+++ TEXTO SELECIONADO

Miss Pernambuco
Por Urariano Mota.
Há quatro anos anotei e recupero a seguir.
Vera Lúcia Torres Bezerra é senhora com uma idade que a educação e a gentileza não devem perguntar. Em uma discreta graça, que a maldade chamaria coquete, de passagem ela conta que foi Miss quando possuía apenas 16 anos. Pela implacável aritmética, 2010 -1963 = 47. Quarenta e sete mais dezesseis, sessenta e três. Mas isso é segredo, ela fala com uma graça maior, porque mocinhas menores de idade não poderiam participar do concurso. Então, pelas normas legais, se ela foi Miss aos dezoito, atravessa hoje os sessenta e cinco anos. Mas a Lei e a cruel Aritmética de nada sabem. Entendam, não é bem que as pessoas, as mulheres em particular, e Vera Lúcia em especial, não sintam nem sofram quarenta e sete mais dezesseis anos. Sentem, percebem, sofrem, se desesperam ou se acomodam a esse inexorável. Não quero ser, nem poderia em razão de natural deficiência, um Catão, um copiador de procedimentos de Plutarco, a invocar ética dura e pesada moral. Mas pessoas como Vera Lúcia penetram em nossa consciência como uma antecipação do que seremos. O que nos salva ou nos salvará quando tudo for perdido?

++++++
+++ TRECHOS DOS DADOS

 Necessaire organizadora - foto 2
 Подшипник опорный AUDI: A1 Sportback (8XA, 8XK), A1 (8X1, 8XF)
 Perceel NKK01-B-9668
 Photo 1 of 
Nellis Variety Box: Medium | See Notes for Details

++++++
+++ TRECHOS DOS DADOS

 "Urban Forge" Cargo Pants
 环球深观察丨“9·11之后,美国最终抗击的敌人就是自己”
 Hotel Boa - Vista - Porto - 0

++++++
+++ TRECHOS DOS DADOS

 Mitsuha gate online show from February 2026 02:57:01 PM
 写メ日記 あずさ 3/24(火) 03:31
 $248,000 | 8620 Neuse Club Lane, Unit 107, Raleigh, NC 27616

++++++

ENUNCIADO
No texto sobre Miss Pernambuco, explique em uma a três frases por que Vera Lúcia trata como segredo o fato de ter sido Miss aos 16 anos.

RESPOSTA
Porque mocinhas menores de idade não poderiam participar do concurso. Com 16 anos, ela não teria idade para concorrer pelas normas legais.